Der wirtschaftliche Schaden hält sich in Grenzen. Die umsichtigen Organisatoren haben entsprechende Ausfallversicherungen abgeschlossen. Verletzt ist der Stolz der Männer um OK-Präsident Franz Julen. Die Premiere vor einem Jahr musste wegen zu wenig Schnee ausfallen. Jetzt hat es zu viel davon. Wieder sind die Dämonen der Berge, die auch über das Wetter gebieten, stärker.
Die Chancen, dass das Rennen am Sonntag nachgeholt werden kann, sind gering. Mit grösser Wahrscheinlichkeit bleibt diese Abfahrt der Männer eine «Phantom-Abfahrt». Und wenn die Frauen in einer Woche hier ihr beiden Rennen durchführen können, werden Romantiker sagen: Es sind die Frauen, die die Dämonen des Berges der Berge gezähmt haben.

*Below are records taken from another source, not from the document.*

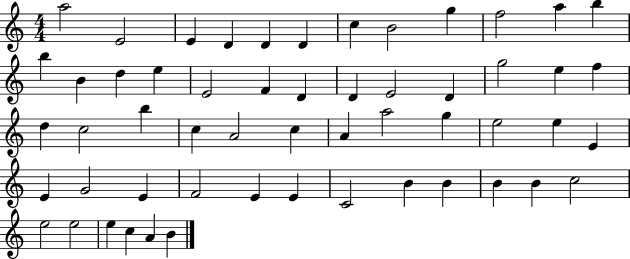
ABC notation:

X:1
T:Untitled
M:4/4
L:1/4
K:C
a2 E2 E D D D c B2 g f2 a b b B d e E2 F D D E2 D g2 e f d c2 b c A2 c A a2 g e2 e E E G2 E F2 E E C2 B B B B c2 e2 e2 e c A B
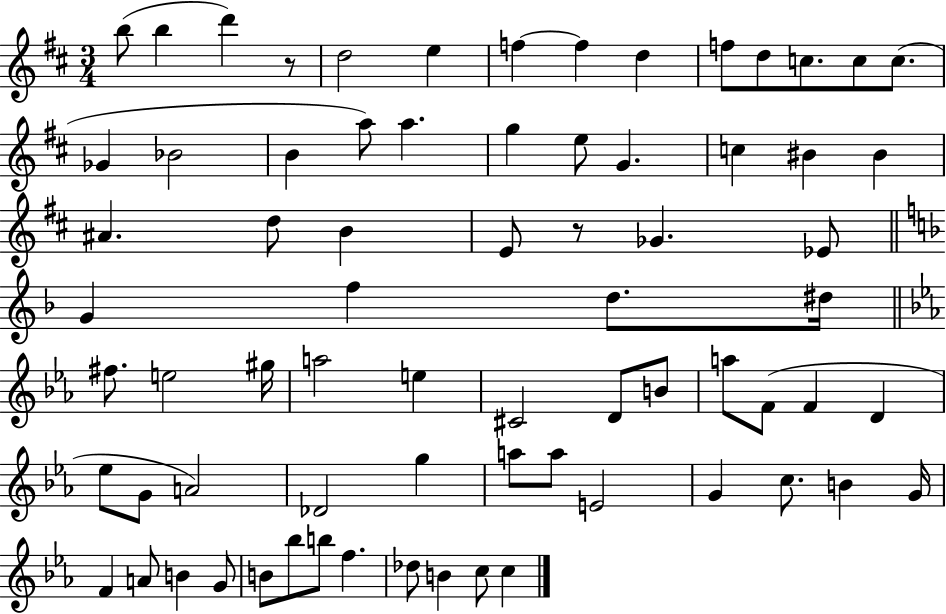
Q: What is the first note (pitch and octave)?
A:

Eigentlich ist die Erklärung für die kuriose Absage ganz einfach. Wie beim Turmbau zu Babel wollen die Ski-Generäle immer höher hinaus. Ein immer grösseres Spektakel bieten. In einer Sportwelt voller Erregungen wird nur wahrgenommen, wer noch mehr wagt und noch höhere Risiken eingeht.
Aber noch nie in der Weltgeschichte hat es so viele Advokaten gegeben wie im 21. Jahrhundert. Je höher die Medienbeachtung, desto grösser die Lust zu klagen. Deshalb schrecken die wagemutigsten Pistenbauer und Rennveranstalter beim kleinsten Risiko zurück. Deshalb erleben wir in Zermatt die kurioseste, eigentlich absurdeste Absage eines Ski-Weltcuprennens. Die Ski-Veranstalter sind in eine Falle geraten – einerseits wollen sie immer mehr Spektakel, andererseits steigt parallel dazu das Risiko für alle und eben auch das Klage-Risiko.
Schon fast unseriös so eine Berichterstattung.